== Assigned task ==
Each entry in the block below needs to be copied out exactly.

== Supplied information ==
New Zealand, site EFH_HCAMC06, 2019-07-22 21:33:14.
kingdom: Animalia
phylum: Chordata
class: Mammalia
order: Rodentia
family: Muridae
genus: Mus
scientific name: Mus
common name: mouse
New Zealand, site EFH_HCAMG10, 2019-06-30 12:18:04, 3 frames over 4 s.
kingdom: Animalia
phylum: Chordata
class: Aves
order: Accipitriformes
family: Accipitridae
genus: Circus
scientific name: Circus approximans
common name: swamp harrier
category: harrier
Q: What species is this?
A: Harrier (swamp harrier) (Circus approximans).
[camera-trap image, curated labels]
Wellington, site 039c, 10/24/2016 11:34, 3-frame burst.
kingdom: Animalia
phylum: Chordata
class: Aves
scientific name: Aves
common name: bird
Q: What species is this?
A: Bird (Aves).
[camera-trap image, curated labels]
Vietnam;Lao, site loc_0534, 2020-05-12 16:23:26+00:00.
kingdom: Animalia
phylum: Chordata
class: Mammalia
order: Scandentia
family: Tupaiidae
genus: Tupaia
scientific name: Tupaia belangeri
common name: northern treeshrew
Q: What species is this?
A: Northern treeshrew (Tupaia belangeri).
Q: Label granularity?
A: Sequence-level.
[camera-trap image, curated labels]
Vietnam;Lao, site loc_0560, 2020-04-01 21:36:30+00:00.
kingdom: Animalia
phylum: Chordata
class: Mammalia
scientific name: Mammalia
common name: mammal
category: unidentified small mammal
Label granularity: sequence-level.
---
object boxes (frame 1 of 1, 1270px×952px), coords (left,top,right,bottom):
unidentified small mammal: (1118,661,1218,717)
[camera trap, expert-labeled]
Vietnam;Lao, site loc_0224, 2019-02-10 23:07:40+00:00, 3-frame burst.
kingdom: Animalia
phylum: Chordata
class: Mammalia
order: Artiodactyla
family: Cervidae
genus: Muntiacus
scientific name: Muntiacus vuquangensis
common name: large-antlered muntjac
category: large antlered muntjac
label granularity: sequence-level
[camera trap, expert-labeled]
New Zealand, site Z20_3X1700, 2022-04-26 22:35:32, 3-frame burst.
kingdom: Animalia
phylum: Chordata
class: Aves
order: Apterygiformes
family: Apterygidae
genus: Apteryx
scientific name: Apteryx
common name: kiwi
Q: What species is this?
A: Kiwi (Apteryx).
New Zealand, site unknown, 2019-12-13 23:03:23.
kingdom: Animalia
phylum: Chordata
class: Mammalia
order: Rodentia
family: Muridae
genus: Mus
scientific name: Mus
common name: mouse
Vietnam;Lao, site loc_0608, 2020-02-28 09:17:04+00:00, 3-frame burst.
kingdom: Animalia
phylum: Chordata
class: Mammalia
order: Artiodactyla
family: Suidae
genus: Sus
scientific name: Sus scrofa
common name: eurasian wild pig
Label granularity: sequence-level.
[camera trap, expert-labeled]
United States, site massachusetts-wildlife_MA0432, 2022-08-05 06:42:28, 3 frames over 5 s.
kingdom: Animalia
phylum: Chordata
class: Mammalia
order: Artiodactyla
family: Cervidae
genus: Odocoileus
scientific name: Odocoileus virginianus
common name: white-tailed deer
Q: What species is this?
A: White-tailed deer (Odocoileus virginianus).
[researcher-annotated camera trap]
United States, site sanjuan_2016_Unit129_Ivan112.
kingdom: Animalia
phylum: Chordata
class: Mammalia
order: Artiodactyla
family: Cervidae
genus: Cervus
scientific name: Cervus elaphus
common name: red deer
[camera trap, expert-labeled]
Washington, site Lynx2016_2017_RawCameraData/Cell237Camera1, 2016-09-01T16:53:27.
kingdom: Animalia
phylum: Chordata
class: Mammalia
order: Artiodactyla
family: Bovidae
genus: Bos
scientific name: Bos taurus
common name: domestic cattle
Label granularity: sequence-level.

== Exercise result ==
New Zealand, site EFH_HCAMC06, 2019-07-22 21:33:14.
kingdom: Animalia
phylum: Chordata
class: Mammalia
order: Rodentia
family: Muridae
genus: Mus
scientific name: Mus
common name: mouse
New Zealand, site EFH_HCAMG10, 2019-06-30 12:18:04, 3 frames over 4 s.
kingdom: Animalia
phylum: Chordata
class: Aves
order: Accipitriformes
family: Accipitridae
genus: Circus
scientific name: Circus approximans
common name: swamp harrier
category: harrier
Q: What species is this?
A: Harrier (swamp harrier) (Circus approximans).
[camera-trap image, curated labels]
Wellington, site 039c, 10/24/2016 11:34, 3-frame burst.
kingdom: Animalia
phylum: Chordata
class: Aves
scientific name: Aves
common name: bird
Q: What species is this?
A: Bird (Aves).
[camera-trap image, curated labels]
Vietnam;Lao, site loc_0534, 2020-05-12 16:23:26+00:00.
kingdom: Animalia
phylum: Chordata
class: Mammalia
order: Scandentia
family: Tupaiidae
genus: Tupaia
scientific name: Tupaia belangeri
common name: northern treeshrew
Q: What species is this?
A: Northern treeshrew (Tupaia belangeri).
Q: Label granularity?
A: Sequence-level.
[camera-trap image, curated labels]
Vietnam;Lao, site loc_0560, 2020-04-01 21:36:30+00:00.
kingdom: Animalia
phylum: Chordata
class: Mammalia
scientific name: Mammalia
common name: mammal
category: unidentified small mammal
Label granularity: sequence-level.
---
object boxes (frame 1 of 1, 1270px×952px), coords (left,top,right,bottom):
unidentified small mammal: (1118,661,1218,717)
[camera trap, expert-labeled]
Vietnam;Lao, site loc_0224, 2019-02-10 23:07:40+00:00, 3-frame burst.
kingdom: Animalia
phylum: Chordata
class: Mammalia
order: Artiodactyla
family: Cervidae
genus: Muntiacus
scientific name: Muntiacus vuquangensis
common name: large-antlered muntjac
category: large antlered muntjac
label granularity: sequence-level
[camera trap, expert-labeled]
New Zealand, site Z20_3X1700, 2022-04-26 22:35:32, 3-frame burst.
kingdom: Animalia
phylum: Chordata
class: Aves
order: Apterygiformes
family: Apterygidae
genus: Apteryx
scientific name: Apteryx
common name: kiwi
Q: What species is this?
A: Kiwi (Apteryx).
New Zealand, site unknown, 2019-12-13 23:03:23.
kingdom: Animalia
phylum: Chordata
class: Mammalia
order: Rodentia
family: Muridae
genus: Mus
scientific name: Mus
common name: mouse
Vietnam;Lao, site loc_0608, 2020-02-28 09:17:04+00:00, 3-frame burst.
kingdom: Animalia
phylum: Chordata
class: Mammalia
order: Artiodactyla
family: Suidae
genus: Sus
scientific name: Sus scrofa
common name: eurasian wild pig
Label granularity: sequence-level.
[camera trap, expert-labeled]
United States, site massachusetts-wildlife_MA0432, 2022-08-05 06:42:28, 3 frames over 5 s.
kingdom: Animalia
phylum: Chordata
class: Mammalia
order: Artiodactyla
family: Cervidae
genus: Odocoileus
scientific name: Odocoileus virginianus
common name: white-tailed deer
Q: What species is this?
A: White-tailed deer (Odocoileus virginianus).
[researcher-annotated camera trap]
United States, site sanjuan_2016_Unit129_Ivan112.
kingdom: Animalia
phylum: Chordata
class: Mammalia
order: Artiodactyla
family: Cervidae
genus: Cervus
scientific name: Cervus elaphus
common name: red deer
[camera trap, expert-labeled]
Washington, site Lynx2016_2017_RawCameraData/Cell237Camera1, 2016-09-01T16:53:27.
kingdom: Animalia
phylum: Chordata
class: Mammalia
order: Artiodactyla
family: Bovidae
genus: Bos
scientific name: Bos taurus
common name: domestic cattle
Label granularity: sequence-level.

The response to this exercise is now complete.